__Your assignment__
Copy out the entries below exactly as they stand, but only from the line containing "Картинка листья, красный, лист, виноград, гроздь" through the line containing "This has been".

__Source information__
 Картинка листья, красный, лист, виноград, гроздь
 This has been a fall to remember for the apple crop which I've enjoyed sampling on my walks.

==

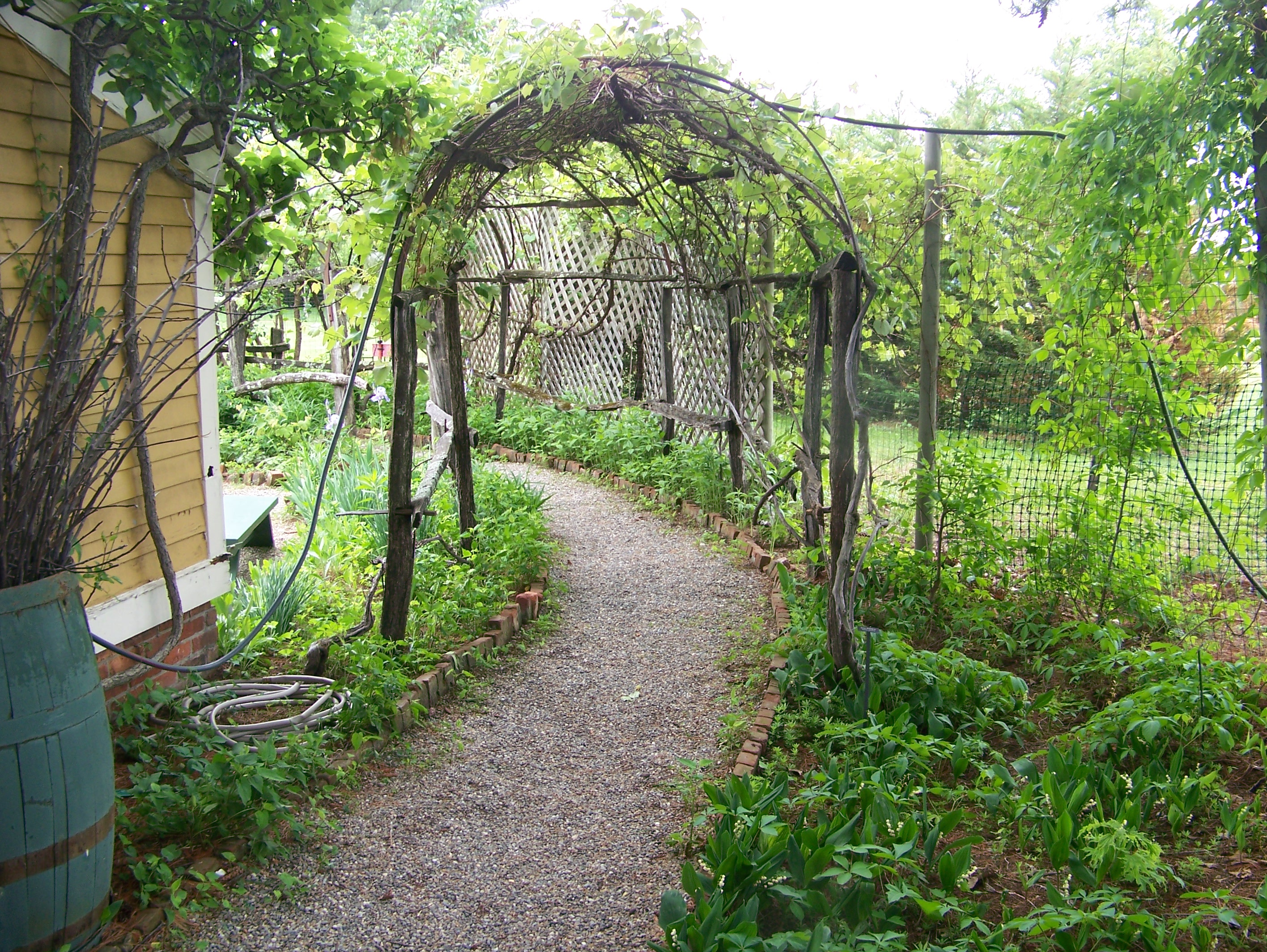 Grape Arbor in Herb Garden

__Task solution__
 Картинка листья, красный, лист, виноград, гроздь
 This has been a fall to remember for the apple crop which I've enjoyed sampling on my walks.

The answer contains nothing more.